## START Extract

A low-friction daily system that relies on a single sticky note for today’s focus and a physical day planner for continuity. The sticky note gets thrown away daily, which keeps the list short and removes the pressure to make it perfect. The planner holds appointments and a quick end-of-day log so you can see what you actually did.

Why it matters

Most overwhelm comes from cognitive load and endless lists. A tiny, disposable daily list plus a simple record of progress reduces anxiety and helps you sleep.

What you can do

  • Use one sticky note per day and limit it to 3 to 5 key items

  • Transfer appointments to a physical planner so nothing lives only in your head

  • Write a quick “to-done” line at night so you can see your progress later

🧠 Reframe: from “to do” to a willingness list

What we discussed

We reframed the to-do list as a willingness list, meaning what you are realistically willing and able to take on today based on energy and context. We also added the idea of a “to don’t” list and a “to done” list.

Why it matters

This removes guilt and perfectionism. It also helps you recognize that progress is not only big wins.

What you can do

  • Start your day with one willingness list that matches your capacity

  • Add one “to don’t” item to avoid repeat time-sinks

  • End the day with a short “to done” note to build momentum

🧭 Priority framework: the Eisenhower Matrix

What we discussed

We used a four-quadrant prioritization method to separate urgent from important, and quick wins from deeper work. You can customize the quadrants. One practical tweak shared was dedicating a quadrant for calls and errands, plus a quadrant for “nice to have” items if you have extra energy.

Why it matters

Most days feel chaotic because everything looks equally important. This forces tradeoffs and helps you pick the few things that matter most.

What you can do

  • Divide your sticky note into four squares

  • Put your 3 to 5 most important items in the top-left

  • Park errands and calls in a dedicated box so they do not hijack your day

🐸 Execution framework: MITs and the frog first mindset

What we discussed

Pick Most Important Tasks for the day. If you write down more than five “must do” items, you are probably overcommitting. We also referenced the classic “eat the frog first” idea: knock out a meaningful win early to reduce stress.

## END Extract
## START Given information

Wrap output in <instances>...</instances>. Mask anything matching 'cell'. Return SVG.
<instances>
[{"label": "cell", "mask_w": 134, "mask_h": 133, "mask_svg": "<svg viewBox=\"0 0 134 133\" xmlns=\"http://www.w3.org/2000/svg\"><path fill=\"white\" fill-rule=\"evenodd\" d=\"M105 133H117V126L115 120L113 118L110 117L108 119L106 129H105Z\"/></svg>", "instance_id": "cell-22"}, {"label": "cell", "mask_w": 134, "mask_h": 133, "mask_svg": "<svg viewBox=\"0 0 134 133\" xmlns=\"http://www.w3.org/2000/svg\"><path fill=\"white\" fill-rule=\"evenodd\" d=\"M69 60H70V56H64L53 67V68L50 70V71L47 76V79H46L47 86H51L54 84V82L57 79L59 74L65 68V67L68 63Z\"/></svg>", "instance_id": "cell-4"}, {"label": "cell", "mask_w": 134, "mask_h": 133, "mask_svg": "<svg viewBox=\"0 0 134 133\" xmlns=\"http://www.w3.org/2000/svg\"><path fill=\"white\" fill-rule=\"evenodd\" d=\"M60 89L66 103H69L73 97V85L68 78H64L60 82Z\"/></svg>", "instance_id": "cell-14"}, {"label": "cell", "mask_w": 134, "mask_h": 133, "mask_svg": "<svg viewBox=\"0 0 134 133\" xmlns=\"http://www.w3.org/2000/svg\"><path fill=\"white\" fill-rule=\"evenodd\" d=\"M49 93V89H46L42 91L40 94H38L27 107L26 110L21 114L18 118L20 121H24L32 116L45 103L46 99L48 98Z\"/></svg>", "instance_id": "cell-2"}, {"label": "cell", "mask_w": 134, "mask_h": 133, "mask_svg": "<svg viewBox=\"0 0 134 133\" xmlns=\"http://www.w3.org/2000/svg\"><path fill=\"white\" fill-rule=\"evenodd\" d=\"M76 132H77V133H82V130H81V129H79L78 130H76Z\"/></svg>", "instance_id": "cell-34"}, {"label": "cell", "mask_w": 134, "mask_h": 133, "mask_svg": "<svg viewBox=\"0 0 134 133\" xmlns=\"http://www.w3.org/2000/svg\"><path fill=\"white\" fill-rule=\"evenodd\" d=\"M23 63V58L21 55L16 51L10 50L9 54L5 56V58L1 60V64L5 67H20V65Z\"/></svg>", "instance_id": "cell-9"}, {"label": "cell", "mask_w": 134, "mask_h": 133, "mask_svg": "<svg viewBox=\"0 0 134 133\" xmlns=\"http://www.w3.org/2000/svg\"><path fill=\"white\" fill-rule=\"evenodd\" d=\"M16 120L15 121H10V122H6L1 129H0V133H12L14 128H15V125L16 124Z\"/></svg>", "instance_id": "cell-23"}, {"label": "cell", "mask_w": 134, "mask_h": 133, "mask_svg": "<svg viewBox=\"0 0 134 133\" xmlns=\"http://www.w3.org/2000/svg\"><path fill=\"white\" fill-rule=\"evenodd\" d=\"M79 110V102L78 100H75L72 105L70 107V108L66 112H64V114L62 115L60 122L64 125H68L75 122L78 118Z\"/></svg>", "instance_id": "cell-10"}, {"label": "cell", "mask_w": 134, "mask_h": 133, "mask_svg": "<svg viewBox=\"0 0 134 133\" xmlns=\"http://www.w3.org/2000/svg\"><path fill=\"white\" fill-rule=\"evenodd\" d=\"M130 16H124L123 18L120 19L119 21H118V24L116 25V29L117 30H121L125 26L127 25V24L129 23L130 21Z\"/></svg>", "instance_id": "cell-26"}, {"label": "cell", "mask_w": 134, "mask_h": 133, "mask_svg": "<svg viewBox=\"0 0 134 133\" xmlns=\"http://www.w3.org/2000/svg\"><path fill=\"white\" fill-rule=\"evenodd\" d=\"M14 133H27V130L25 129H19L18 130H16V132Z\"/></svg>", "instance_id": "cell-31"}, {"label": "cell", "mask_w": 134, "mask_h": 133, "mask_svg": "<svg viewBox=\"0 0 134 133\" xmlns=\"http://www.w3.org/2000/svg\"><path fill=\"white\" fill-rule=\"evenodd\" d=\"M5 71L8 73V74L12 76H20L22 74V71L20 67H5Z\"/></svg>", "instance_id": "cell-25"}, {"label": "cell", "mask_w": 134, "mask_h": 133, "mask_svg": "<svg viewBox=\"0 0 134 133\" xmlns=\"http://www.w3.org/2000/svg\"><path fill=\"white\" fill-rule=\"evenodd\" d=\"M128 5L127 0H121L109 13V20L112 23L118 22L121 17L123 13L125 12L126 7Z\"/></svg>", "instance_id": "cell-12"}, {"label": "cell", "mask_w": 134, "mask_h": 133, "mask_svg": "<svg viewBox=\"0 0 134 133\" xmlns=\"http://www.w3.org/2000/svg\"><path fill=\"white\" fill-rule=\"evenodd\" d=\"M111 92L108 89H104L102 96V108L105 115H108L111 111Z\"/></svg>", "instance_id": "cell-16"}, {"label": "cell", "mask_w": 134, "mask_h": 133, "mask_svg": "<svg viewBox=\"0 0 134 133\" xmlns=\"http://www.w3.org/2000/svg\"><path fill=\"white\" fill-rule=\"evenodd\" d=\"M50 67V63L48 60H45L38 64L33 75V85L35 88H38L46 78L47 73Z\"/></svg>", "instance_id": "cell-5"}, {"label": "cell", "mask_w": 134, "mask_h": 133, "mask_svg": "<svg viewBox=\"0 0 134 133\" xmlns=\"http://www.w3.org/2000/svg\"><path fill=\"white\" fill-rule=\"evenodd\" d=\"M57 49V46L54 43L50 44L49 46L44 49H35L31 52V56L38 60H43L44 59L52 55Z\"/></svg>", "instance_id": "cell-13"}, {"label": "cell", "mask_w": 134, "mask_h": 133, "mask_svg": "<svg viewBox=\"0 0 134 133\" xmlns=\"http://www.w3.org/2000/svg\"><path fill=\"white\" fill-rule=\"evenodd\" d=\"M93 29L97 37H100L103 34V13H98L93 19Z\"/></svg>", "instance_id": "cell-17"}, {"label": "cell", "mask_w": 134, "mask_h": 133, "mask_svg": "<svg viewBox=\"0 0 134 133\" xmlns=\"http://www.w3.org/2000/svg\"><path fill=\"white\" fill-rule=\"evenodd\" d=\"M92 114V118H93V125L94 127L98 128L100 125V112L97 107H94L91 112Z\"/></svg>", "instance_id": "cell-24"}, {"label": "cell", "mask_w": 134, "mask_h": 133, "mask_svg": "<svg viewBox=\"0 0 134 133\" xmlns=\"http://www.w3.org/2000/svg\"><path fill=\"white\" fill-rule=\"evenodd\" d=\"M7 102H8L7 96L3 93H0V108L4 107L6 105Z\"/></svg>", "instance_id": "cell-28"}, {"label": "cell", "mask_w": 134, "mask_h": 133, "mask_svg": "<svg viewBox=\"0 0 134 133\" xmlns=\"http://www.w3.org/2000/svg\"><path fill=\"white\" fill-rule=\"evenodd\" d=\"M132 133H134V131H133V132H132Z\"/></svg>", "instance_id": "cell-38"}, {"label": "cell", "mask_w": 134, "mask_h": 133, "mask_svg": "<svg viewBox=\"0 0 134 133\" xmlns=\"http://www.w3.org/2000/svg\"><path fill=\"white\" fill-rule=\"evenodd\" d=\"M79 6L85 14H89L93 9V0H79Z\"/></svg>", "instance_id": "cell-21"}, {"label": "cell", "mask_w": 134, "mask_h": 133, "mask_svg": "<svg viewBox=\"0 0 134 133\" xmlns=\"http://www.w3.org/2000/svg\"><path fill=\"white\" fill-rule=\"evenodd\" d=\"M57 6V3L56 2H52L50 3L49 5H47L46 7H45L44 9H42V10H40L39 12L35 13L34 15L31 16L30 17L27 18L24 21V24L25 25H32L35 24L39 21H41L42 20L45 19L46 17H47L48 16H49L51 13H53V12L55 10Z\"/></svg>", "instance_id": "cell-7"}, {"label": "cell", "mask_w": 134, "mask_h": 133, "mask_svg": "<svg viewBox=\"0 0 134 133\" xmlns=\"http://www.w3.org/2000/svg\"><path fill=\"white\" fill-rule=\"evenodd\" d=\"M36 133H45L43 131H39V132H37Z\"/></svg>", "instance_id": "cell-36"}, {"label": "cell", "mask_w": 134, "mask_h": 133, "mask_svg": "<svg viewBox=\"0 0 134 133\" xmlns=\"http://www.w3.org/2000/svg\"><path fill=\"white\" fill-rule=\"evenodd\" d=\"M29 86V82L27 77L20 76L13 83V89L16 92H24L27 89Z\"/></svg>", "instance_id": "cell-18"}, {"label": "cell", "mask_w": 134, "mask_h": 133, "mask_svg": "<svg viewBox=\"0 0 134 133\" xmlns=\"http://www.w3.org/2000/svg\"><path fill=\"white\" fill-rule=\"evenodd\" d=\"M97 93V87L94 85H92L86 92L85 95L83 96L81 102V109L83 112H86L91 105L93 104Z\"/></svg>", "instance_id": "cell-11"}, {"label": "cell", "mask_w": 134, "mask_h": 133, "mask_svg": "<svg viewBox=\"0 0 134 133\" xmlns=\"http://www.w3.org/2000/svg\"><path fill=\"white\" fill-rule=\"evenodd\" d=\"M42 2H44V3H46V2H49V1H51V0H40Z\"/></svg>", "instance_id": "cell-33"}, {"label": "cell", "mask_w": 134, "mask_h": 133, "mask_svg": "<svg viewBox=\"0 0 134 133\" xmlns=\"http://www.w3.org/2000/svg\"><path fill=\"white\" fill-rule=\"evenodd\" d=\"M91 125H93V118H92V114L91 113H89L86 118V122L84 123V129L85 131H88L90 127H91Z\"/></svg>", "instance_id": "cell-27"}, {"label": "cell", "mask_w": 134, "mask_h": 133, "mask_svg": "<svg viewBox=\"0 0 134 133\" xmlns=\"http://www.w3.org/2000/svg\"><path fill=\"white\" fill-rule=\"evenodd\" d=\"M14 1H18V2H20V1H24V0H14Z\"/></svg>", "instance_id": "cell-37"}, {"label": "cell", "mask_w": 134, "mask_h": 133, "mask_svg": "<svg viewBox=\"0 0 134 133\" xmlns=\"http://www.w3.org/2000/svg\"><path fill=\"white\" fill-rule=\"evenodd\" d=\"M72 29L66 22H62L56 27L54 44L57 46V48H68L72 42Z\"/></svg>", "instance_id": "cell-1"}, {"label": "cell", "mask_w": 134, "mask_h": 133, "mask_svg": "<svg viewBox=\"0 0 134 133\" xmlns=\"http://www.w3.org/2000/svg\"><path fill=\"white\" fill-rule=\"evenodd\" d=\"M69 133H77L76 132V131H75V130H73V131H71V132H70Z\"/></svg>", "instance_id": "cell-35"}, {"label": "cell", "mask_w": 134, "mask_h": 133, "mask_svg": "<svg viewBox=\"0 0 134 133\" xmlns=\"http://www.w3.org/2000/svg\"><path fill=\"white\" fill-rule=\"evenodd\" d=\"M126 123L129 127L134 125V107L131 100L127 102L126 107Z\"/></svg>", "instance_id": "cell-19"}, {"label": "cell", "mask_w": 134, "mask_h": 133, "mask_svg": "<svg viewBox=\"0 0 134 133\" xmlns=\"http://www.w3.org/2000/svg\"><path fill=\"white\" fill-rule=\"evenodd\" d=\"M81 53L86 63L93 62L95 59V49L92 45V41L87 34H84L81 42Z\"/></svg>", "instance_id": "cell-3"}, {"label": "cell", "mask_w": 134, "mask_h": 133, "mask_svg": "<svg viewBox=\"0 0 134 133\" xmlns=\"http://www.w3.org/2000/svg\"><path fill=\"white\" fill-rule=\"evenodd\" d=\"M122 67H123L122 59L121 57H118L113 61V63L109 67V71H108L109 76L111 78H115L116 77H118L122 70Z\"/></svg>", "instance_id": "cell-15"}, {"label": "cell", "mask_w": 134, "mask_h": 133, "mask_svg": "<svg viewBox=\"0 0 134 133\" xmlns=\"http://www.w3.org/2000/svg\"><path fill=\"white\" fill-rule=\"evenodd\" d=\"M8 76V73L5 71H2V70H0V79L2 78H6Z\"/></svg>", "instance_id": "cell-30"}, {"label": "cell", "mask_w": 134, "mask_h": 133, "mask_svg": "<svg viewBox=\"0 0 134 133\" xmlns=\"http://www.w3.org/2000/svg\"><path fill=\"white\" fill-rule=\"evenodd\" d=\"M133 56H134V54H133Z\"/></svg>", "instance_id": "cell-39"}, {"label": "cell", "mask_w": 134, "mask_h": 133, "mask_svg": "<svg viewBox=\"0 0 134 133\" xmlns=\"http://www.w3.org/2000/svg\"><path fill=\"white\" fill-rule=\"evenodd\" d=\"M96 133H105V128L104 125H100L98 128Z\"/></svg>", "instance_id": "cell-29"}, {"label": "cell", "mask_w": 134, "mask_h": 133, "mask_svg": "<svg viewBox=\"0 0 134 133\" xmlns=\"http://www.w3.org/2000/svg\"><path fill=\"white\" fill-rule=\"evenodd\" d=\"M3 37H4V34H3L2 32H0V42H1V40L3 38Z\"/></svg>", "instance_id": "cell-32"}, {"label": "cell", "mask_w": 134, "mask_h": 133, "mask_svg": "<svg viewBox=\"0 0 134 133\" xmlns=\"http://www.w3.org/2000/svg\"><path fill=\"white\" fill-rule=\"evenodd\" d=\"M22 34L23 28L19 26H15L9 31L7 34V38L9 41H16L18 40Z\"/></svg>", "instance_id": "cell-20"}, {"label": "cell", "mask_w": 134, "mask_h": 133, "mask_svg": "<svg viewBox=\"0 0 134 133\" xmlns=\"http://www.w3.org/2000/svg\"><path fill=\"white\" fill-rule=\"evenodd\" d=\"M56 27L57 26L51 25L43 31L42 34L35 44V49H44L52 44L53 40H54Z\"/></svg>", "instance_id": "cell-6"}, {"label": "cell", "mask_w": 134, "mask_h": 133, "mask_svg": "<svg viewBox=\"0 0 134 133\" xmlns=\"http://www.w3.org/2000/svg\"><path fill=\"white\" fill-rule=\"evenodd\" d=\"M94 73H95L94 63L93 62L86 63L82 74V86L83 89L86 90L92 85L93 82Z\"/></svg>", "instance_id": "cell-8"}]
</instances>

## END Given information

### Prompt 1
Can you return, word for word, the part of the daily-planning text that opens with the words containing "We reframed the" and closes with "only big wins."?
### Prompt 2
Can you carry the daily-planning text forward from its last sentence?

### Task answer 1
We reframed the to-do list as a willingness list, meaning what you are realistically willing and able to take on today based on energy and context. We also added the idea of a “to don’t” list and a “to done” list.

Why it matters

This removes guilt and perfectionism. It also helps you recognize that progress is not only big wins.

### Task answer 2
Why it matters

Finishing one meaningful task beats starting ten. This is how you build trust with yourself.

What you can do

  • Choose 1 to 3 MITs for tomorrow

  • Decide the first MIT before you go to bed

  • If you miss it, adjust without shame and try again the next day

⏱️ Energy framework: the Pomodoro technique

What we discussed

Work in focused sprints, then take short breaks to reset. A common pattern is 25 minutes on, 5 minutes off, and a longer break after four cycles. The point is rhythm and recovery, not grinding.

Why it matters

Sustained attention is a limited resource. Breaks prevent burnout and reduce doomscrolling.

What you can do

  • Run one 25/5 sprint on your hardest task

  • Put your phone out of reach during the sprint

  • Use breaks to stand up, refill water, or step outside

🧩 Thinking framework: mind mapping when lists fail

What we discussed

Mind mapping as a fast way to dump ideas, see relationships, then reorganize into an outline. It can be used for planning, studying, stakeholder meetings, or any topic where linear lists feel constraining. Tools like XMind were mentioned.

Why it matters

Some brains think in branches, not bullets. Mind maps reduce friction and turn chaos into structure.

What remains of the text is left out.